Excerpted text:
__________

# Hornady Zombie Max a.k.a. Z-Max



## WarYote (Feb 1, 2012)

Is there anybody that can tell me what the purpose of this ammo is? Ive seen it many times at local outdoors stores now, and it says nothing about performance on the box. So I next looked at hornady website, the description is below. Im just flat out confused, its has to be a joke. But one would think that they would describe what its actually used for, and whats so special about it to spend 25$ a box for .223.

Enlighten me gents!!!


"Be PREPARED - supply yourself for the Zombie Apocalypse with Zombie Max™ ammunition from Hornady®! Loaded with PROVEN Z-Max™ bullets... yes PROVEN Z-Max™ bullets (have you seen a Zombie?). Make sure your "bug out bag" is ready with nothing but the best! *WARNING: THIS IS LIVE AMMUNITION. THIS IS NOT A TOY.* 
_Disclaimer: Hornady® Zombie Max™ ammunition is NOT a toy (IT IS LIVE AMMUNITION), but is intended only to be used on&#8230;ZOMBIES, also known as the living dead, undead, etc. No human being, plant, animal, vegetable or mineral should ever be shot with Hornady® Zombie Max™ ammunition. Again, we repeat, Hornady® Zombie Max™ ammunition is for use on ZOMBIES ONLY, and that's not a nickname, phrase or cute way of referring to anybody, place or thing. When we say Zombies, we mean&#8230;ZOMBIES!" _


----------



## youngdon (Mar 10, 2010)

__________

Provided information:

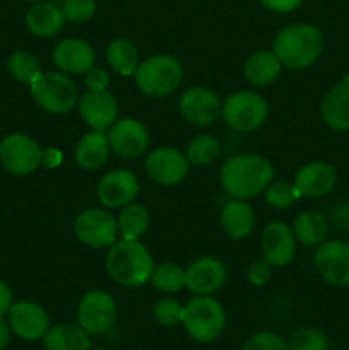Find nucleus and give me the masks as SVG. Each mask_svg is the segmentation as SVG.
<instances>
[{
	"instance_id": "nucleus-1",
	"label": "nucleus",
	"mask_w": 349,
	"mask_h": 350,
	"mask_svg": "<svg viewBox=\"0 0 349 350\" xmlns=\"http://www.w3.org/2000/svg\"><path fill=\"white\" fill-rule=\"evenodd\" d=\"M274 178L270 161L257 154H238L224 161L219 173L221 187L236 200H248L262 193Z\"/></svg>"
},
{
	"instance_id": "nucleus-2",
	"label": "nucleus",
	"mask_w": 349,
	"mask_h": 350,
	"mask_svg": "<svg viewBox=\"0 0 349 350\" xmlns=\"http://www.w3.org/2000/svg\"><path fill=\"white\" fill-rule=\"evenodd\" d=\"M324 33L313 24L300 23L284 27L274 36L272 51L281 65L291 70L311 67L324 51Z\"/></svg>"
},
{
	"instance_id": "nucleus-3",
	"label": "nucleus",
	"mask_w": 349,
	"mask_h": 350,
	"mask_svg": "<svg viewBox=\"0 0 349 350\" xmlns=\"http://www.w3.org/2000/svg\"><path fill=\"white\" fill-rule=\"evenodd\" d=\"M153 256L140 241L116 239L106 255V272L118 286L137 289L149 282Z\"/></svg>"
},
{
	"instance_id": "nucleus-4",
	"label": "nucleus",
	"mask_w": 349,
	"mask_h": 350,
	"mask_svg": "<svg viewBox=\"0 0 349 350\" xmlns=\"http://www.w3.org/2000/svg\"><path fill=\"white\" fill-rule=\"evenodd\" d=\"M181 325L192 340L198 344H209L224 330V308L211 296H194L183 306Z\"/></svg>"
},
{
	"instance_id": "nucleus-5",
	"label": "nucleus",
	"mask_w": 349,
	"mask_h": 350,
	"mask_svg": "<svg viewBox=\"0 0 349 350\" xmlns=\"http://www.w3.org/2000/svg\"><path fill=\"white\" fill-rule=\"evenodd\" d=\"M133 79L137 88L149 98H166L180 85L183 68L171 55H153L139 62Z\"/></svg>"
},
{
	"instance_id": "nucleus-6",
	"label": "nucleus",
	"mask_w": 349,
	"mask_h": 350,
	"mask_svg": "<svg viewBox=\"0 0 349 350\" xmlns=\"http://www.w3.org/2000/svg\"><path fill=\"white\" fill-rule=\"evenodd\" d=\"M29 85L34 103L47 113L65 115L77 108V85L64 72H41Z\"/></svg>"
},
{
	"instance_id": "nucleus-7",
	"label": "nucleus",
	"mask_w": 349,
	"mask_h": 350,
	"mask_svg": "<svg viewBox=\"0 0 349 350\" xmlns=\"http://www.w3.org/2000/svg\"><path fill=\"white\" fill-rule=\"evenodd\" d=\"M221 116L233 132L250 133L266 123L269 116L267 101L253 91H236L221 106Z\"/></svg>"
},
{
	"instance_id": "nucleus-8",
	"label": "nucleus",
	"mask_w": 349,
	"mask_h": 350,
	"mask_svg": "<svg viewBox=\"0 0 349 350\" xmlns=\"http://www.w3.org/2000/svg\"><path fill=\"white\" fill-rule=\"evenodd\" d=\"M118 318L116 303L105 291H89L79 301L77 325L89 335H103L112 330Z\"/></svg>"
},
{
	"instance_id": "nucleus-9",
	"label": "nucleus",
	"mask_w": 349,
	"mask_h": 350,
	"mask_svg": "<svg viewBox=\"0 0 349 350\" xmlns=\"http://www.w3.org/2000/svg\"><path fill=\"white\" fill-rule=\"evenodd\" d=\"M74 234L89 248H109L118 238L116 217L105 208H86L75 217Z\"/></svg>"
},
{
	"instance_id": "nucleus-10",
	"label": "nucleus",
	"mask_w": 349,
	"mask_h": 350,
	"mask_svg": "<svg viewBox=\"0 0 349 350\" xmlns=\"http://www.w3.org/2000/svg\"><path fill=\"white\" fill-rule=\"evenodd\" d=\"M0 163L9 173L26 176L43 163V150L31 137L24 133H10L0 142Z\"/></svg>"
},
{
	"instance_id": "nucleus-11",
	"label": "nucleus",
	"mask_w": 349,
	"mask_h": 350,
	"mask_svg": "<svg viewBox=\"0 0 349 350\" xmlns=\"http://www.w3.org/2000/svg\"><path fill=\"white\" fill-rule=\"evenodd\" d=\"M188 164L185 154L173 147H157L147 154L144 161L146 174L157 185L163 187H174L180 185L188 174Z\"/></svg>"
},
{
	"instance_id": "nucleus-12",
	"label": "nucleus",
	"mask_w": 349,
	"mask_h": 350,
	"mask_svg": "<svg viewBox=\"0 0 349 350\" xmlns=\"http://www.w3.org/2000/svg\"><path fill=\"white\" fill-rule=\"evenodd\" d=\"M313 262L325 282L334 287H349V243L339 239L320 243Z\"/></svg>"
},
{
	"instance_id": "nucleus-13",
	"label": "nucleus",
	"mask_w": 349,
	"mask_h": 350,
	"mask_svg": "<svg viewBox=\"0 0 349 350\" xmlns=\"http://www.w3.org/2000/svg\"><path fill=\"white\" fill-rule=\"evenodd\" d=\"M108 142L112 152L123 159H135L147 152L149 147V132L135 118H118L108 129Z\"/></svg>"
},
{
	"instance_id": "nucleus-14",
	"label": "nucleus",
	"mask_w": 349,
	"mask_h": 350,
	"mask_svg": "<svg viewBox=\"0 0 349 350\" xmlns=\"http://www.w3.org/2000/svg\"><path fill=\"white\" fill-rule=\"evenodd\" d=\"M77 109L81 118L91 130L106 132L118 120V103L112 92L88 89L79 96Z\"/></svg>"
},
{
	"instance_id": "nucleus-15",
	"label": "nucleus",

__________

Reproduce the passage of the Zombie Max forum thread between "Is there anybody" and "Enlighten me gents!!!", inclusive.

Is there anybody that can tell me what the purpose of this ammo is? Ive seen it many times at local outdoors stores now, and it says nothing about performance on the box. So I next looked at hornady website, the description is below. Im just flat out confused, its has to be a joke. But one would think that they would describe what its actually used for, and whats so special about it to spend 25$ a box for .223.

Enlighten me gents!!!